When We Fell In Love – Adam Langer

Woolf v. To move as rapidly as the speed of thought

Now I had too many ideas—some surprisingly close to the truth, some just utter madness—but they were all jumbled together, and my mind was woolfing too fast to stop and settle on just one.”—The Thieves of Manhattan

by Adam Langer

It may seem strange to say you fell in love with someone whose face you can barely remember, whose words you can hardly recall. But that’s sort of how it was for me—when I fell in love with a book, it was with one whose plot has almost completely faded from memory.

The year was 2001. I had just recently moved from Chicago to New York.
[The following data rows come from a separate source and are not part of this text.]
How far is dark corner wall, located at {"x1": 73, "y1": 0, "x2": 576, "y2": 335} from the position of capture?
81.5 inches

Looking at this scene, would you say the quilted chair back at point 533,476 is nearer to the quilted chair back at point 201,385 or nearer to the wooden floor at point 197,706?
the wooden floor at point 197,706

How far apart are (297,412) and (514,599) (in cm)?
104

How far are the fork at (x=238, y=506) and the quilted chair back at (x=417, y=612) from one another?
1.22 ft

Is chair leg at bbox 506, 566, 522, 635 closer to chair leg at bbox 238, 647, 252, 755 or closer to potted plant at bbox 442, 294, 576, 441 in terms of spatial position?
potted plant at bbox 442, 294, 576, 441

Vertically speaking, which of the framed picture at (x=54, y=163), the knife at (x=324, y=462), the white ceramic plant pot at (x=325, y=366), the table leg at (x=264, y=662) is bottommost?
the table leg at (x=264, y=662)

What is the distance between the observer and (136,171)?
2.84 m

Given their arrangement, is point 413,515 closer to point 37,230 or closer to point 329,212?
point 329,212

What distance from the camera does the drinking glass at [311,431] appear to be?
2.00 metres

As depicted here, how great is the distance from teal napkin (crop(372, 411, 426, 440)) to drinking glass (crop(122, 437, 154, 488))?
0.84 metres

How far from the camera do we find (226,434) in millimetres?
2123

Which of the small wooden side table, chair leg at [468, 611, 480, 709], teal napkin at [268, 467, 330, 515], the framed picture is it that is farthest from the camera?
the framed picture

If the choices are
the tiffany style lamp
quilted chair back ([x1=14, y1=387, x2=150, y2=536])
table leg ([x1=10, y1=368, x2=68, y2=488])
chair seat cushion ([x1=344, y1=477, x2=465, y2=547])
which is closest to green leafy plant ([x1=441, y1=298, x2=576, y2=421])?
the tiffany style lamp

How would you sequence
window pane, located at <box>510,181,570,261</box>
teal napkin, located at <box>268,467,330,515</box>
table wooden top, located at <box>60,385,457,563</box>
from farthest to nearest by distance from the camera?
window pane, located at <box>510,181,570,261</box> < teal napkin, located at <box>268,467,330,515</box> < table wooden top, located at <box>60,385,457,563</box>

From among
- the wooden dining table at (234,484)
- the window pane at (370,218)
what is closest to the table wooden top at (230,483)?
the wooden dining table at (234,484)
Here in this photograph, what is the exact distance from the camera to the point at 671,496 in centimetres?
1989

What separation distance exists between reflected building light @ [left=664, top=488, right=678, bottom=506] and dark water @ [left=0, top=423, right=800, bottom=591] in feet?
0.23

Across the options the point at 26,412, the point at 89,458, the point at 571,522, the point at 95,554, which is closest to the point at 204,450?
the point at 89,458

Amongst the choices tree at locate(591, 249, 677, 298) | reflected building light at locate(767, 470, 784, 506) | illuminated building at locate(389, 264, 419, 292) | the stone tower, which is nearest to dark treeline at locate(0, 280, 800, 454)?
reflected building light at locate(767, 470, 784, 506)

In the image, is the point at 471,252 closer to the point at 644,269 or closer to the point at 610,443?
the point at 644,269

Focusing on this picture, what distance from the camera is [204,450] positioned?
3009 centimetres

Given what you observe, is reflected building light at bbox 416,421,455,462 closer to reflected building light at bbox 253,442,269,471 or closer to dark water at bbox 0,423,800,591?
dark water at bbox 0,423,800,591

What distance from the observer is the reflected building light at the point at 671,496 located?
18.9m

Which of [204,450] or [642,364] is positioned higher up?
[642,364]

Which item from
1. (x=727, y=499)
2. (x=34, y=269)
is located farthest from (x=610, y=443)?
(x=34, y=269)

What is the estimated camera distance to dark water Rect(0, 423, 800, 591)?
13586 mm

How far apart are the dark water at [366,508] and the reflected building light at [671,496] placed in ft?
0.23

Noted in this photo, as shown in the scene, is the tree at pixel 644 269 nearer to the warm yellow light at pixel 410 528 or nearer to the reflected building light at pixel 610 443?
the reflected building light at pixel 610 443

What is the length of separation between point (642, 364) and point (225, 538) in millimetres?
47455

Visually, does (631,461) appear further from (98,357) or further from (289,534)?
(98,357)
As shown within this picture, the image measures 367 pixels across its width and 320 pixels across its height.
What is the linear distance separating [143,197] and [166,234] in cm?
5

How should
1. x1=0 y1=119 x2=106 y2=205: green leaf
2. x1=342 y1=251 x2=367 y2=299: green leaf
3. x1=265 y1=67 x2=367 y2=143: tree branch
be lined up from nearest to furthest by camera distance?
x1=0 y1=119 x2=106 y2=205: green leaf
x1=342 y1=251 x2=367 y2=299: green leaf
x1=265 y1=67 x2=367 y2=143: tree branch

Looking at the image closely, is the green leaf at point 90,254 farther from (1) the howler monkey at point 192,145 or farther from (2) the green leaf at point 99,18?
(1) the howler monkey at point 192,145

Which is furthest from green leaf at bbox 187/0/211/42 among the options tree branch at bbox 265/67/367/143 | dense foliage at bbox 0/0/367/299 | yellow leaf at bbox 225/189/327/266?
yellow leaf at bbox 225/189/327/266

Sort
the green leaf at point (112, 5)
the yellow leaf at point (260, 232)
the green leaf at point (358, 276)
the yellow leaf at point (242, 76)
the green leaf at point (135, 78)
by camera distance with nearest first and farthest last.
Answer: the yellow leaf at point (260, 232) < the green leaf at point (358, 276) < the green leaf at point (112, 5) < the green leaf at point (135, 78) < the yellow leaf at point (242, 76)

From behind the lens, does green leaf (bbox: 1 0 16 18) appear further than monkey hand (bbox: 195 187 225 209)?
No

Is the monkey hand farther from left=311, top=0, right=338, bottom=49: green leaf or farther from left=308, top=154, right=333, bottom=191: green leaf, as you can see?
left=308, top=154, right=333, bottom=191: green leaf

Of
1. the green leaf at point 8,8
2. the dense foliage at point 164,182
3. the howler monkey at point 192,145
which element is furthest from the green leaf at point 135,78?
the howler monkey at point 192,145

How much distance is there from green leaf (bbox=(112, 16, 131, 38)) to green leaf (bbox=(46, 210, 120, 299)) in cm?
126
To steal a line from Jack Kerouac, I had just gotten over a serious illness that I won’t bother talking about, except to say that, for the previous half-year, I had been unable to read in the way that I used to. The book I was trying to power my way through—Thomas Wolfe’s You Can’t Go Home Again—was bumming me out, both because of the madly desperate fever dream quality of the prose, written by a man in the throes of fatal illness, and because, in a literal sense, I could barely focus on it. Whenever I would read more than a page or two, my vision would get fuzzy, I would feel unbalanced, I would have to close my eyes or squint before I could try to read another page.

For the same reason, I was having trouble writing—I could write a paragraph or two, but then I would have to stop, take a breath, shut my eyes before I could write anything more. I needed something to inspire me, get me out of my funk, but I didn’t know what it would be.

Almost at random, I picked up a copy of Virginia Woolf’s To The Lighthouse. As a student, I had never had either the patience or the intellect to appreciate Woolf’s writing; I was able to write decent parodies of Mrs. Dalloway, but that didn’t mean I really understood it. I struggled through the first page or so, the way I always struggle through just about any first page when I’m learning how to immerse myself in a particular author’s world view. Nothing much happens in these first paragraphs—Mrs. Ramsay assures her six-year-old son James that they will go to the lighthouse tomorrow if the weather is “fine.”

But when I read the next page, when James’s hopes are dashed by his father who declares, “But it won’t be fine,” something was already happening to me as a reader. I was being completely transported into the mind of a six-year-old boy, whose fragile aspirations could be so easily shattered. For the next 250 or so pages, I found myself inside a writer’s mind and world in a way I had hardly ever experienced before. I was Mrs. Ramsay, I was Mr. Ramsay, I was James, and I was Lily Briscoe, and I was a passel of other characters whose names I can no longer remember.

To The Lighthouse wasn’t the only Woolf book that had that effect on me. It wasn’t a one-night stand; it was a reader truly falling in love with an author’s words. No matter what I read of Woolf’s, whether it was Night and Day or Between The Acts or Orlando or even Mrs. Dalloway, which I had dismissed so stupidly so many years earlier, I felt as if I was tripping on some crazy literary drug, one that could put me into the mindset of any character. No writer but Virginia Woolf had ever had that effect on me.

Oh, and one more important thing happened when I fell in love with Woolf’s work; I found that I was able to write again, and I haven’t really stopped since.

Today, I would probably flunk any quiz about the plot of To The Lighthouse or just about any other Woolf novel I’ve read. But what remains for me is the intensely empathetic and empathetically intense feeling I have whenever I think of those books or whenever I open them up to a random page.

Sometimes passions fade over time, and I’m not sure I would say that I’m still in love with To The Lighthouse or that I remember her well. Maybe I’m fickle; right now, I have a deeper passion for a newer lover called The Waves; I’m sure you’re familiar with the author.